Muslim tradition says the prophet received the revelations of the Koran between 610 and 632 — but it wasn't written down immediately. The first leader of the community after Muhammad's death, Caliph Abu Bakr, ordered the book to be written and it was completed by the third leader, Caliph Uthman, in 650.
Radiocarbon dating indicated that the parchment folios were at least 1,370 years old, which would make them one of the earliest written forms of the Islamic holy book in existence.
The manuscript was part of the university's collection of 3,000 Middle Eastern documents which was acquired in the 1920s by Alphonse Mingana, a Chaldean priest born near Mosul in Iraq.

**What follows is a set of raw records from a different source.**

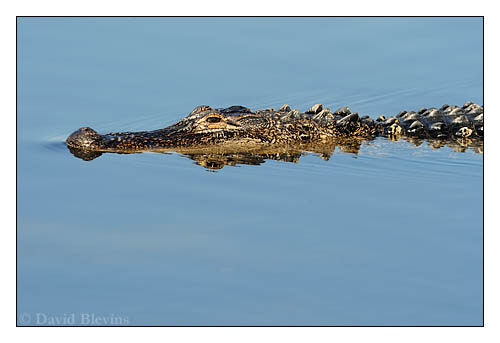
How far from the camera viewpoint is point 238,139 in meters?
14.4

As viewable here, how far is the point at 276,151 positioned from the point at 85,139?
9.34 feet

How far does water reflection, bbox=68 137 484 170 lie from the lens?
13.4 meters

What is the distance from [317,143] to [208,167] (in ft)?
7.86

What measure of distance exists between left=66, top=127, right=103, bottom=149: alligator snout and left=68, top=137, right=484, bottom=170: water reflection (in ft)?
0.27

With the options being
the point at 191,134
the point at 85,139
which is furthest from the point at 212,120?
the point at 85,139

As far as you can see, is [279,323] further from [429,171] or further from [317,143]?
[317,143]

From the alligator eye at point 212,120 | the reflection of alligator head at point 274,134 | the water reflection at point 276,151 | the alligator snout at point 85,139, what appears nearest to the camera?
the water reflection at point 276,151

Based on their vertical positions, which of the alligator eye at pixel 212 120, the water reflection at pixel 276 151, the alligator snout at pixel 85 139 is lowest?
the water reflection at pixel 276 151

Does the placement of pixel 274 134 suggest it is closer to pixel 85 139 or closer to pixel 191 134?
pixel 191 134

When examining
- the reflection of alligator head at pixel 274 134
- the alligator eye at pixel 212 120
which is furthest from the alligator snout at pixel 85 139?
the alligator eye at pixel 212 120

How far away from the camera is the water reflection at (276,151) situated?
13430 mm

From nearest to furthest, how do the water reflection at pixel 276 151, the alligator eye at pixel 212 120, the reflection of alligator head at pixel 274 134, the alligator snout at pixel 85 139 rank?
the water reflection at pixel 276 151 → the alligator snout at pixel 85 139 → the reflection of alligator head at pixel 274 134 → the alligator eye at pixel 212 120

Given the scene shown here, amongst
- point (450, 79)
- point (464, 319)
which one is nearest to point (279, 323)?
point (464, 319)

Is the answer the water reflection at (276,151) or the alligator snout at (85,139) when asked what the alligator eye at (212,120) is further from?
the alligator snout at (85,139)
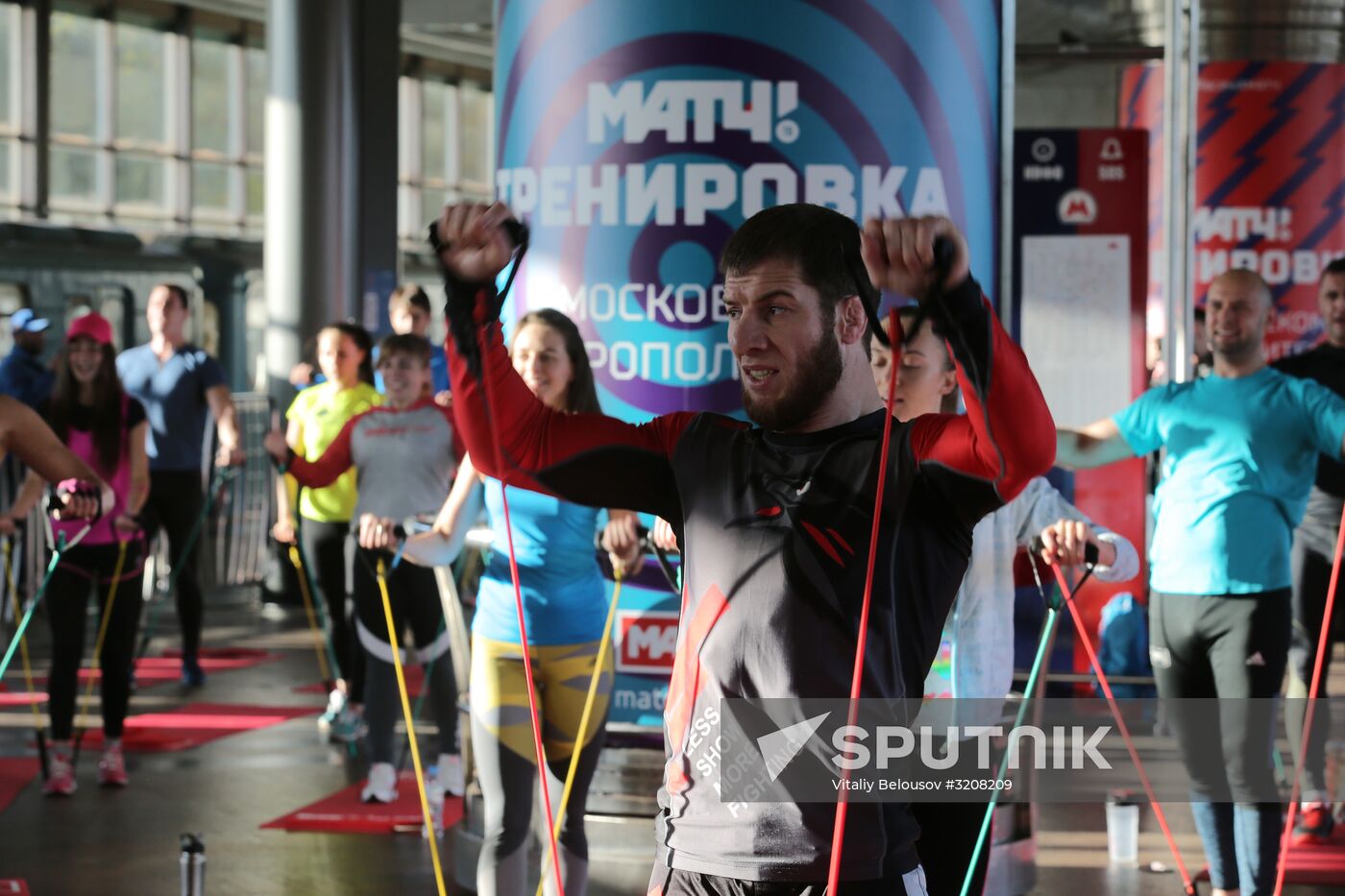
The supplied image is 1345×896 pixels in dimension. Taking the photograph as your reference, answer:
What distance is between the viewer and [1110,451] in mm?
4133

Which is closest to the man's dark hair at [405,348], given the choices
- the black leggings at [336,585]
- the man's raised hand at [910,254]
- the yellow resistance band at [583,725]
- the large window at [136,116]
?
the black leggings at [336,585]

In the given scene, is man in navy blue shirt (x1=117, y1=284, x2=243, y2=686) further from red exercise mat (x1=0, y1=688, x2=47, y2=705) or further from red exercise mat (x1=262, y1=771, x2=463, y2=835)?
red exercise mat (x1=262, y1=771, x2=463, y2=835)

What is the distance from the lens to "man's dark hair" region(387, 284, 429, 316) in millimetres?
7055

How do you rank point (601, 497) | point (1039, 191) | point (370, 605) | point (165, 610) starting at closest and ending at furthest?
point (601, 497), point (370, 605), point (1039, 191), point (165, 610)

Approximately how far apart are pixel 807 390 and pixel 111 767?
461cm

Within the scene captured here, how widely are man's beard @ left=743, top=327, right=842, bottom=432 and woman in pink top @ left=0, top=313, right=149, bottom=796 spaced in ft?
13.8

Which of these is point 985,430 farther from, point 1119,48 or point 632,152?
point 1119,48

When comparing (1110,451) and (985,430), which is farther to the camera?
(1110,451)

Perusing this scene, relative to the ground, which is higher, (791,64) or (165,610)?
(791,64)

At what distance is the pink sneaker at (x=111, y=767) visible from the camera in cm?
581

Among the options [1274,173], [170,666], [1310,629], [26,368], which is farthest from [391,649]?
[1274,173]

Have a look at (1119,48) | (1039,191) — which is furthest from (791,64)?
(1039,191)

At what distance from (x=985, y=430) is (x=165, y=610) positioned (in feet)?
32.0

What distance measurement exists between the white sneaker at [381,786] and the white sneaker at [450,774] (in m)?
0.16
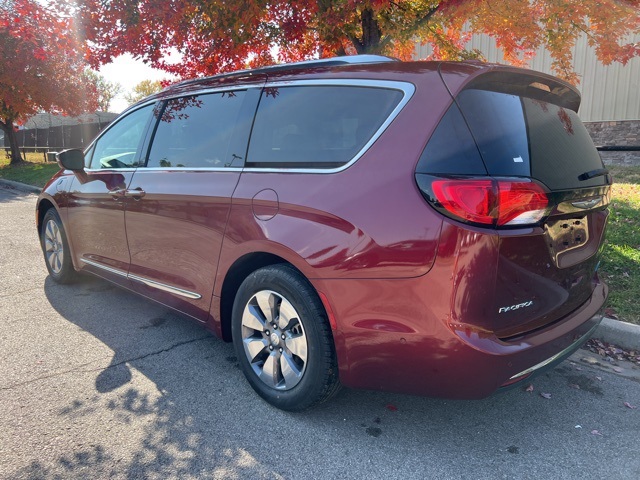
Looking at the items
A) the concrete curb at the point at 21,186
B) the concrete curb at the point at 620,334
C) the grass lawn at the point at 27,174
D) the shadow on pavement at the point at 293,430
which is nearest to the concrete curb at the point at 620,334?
the concrete curb at the point at 620,334

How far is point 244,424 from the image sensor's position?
274cm

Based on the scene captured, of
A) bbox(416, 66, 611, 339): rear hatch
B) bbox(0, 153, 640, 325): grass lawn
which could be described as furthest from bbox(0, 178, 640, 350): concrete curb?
bbox(416, 66, 611, 339): rear hatch

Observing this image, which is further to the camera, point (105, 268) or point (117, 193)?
point (105, 268)

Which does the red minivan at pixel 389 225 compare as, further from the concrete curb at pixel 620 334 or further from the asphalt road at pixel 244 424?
the concrete curb at pixel 620 334

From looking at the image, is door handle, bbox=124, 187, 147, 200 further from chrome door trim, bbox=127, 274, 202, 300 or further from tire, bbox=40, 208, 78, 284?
tire, bbox=40, 208, 78, 284

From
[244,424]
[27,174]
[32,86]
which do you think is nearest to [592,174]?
[244,424]

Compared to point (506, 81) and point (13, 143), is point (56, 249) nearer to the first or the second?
point (506, 81)

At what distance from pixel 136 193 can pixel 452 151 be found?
244 centimetres

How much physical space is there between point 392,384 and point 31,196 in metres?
13.1

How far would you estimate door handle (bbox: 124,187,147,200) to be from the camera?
3.70 metres

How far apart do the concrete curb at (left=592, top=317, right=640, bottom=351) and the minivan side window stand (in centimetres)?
374

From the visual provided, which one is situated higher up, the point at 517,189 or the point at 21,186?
the point at 517,189

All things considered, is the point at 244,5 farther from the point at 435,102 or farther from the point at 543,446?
the point at 543,446

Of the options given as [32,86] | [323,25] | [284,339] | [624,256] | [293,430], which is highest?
[32,86]
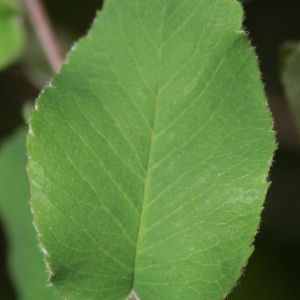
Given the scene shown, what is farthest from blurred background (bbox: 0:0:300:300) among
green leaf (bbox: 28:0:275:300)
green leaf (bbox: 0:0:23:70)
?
green leaf (bbox: 28:0:275:300)

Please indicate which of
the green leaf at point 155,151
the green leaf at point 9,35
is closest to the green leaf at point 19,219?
the green leaf at point 9,35

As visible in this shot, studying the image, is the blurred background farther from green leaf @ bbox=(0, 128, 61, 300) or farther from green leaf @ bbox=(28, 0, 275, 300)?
green leaf @ bbox=(28, 0, 275, 300)

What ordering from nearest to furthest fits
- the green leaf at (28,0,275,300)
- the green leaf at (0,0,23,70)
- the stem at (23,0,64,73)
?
1. the green leaf at (28,0,275,300)
2. the stem at (23,0,64,73)
3. the green leaf at (0,0,23,70)

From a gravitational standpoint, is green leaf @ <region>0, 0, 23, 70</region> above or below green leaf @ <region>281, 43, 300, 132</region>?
above

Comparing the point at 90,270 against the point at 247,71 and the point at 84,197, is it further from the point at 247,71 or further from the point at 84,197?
the point at 247,71

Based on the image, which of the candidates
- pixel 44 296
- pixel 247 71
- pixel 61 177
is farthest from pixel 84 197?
A: pixel 44 296

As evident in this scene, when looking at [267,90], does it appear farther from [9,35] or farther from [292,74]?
[9,35]

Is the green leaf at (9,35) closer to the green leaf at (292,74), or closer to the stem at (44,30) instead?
the stem at (44,30)
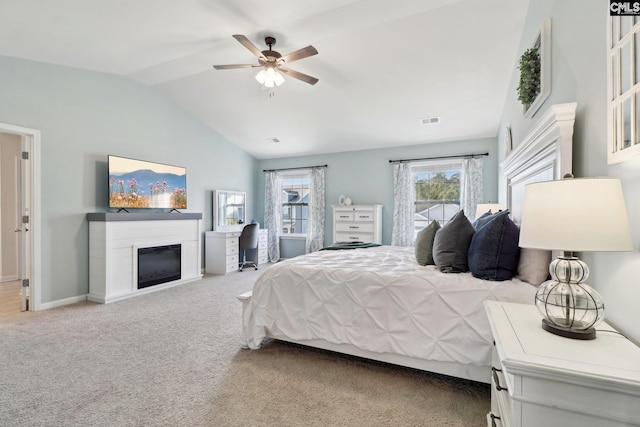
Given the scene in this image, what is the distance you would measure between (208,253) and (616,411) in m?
5.78

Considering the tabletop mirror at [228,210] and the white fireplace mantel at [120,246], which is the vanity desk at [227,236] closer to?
the tabletop mirror at [228,210]

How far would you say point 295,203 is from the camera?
7121mm

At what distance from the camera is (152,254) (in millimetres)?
4398

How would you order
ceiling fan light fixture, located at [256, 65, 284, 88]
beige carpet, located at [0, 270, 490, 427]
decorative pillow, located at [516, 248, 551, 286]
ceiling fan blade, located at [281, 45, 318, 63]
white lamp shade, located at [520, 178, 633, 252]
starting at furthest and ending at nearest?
ceiling fan light fixture, located at [256, 65, 284, 88], ceiling fan blade, located at [281, 45, 318, 63], decorative pillow, located at [516, 248, 551, 286], beige carpet, located at [0, 270, 490, 427], white lamp shade, located at [520, 178, 633, 252]

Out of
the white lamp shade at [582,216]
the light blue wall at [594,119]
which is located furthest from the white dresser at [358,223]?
the white lamp shade at [582,216]

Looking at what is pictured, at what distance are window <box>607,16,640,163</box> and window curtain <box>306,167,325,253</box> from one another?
18.0 ft

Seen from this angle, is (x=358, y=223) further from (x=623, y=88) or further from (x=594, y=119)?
(x=623, y=88)

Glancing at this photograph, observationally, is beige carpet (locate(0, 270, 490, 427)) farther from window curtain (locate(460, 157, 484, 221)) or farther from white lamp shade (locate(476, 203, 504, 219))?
window curtain (locate(460, 157, 484, 221))

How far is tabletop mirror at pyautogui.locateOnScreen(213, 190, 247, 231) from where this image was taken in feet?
19.6

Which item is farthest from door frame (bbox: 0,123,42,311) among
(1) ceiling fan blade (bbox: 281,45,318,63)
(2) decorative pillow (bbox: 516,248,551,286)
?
(2) decorative pillow (bbox: 516,248,551,286)

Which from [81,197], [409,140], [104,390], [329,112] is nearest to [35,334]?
[104,390]

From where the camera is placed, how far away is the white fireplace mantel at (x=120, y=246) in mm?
3834

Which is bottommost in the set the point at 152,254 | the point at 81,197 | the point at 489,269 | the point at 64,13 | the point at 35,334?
the point at 35,334

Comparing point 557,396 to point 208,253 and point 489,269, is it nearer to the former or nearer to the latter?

His trips to acquire the manuscripts were funded by Quaker philanthropist Edward Cadbury, whose family made their fortune in chocolate, to raise the status of Birmingham as an intellectual centre for religious studies.
"The parts of the Koran that are contained in those fragments are very similar indeed to the Koran as we have it today,"David Thomas, professor of Christianity and Islam, said.
"This tends to support the view that the Koran that we now have is ... very close indeed to the Koran as it was brought together in the early years of Islam,"
"(These fragments) give us glimpses into potentially how something which we now call the Koran might have been used in this early period and how it might have been recorded,"
said Sajjad Rizvi, Director of the Institute of Arab and Islamic Studies at the University of Exeter.
The leaves, held in the university's Mingana Collection, contain parts of chapters 18 to 20, written with ink in an early form of Arabic script known as Hijazi.
"This is indeed an exciting discovery,"
said Muhammad Isa Waley, lead curator for Persian and Turkish manuscripts at the British Library in London.
"A lot of people from Birmingham and all over the country will love to see it,"said Muhammad Ali, the administrator at Birmingham Central Mosque.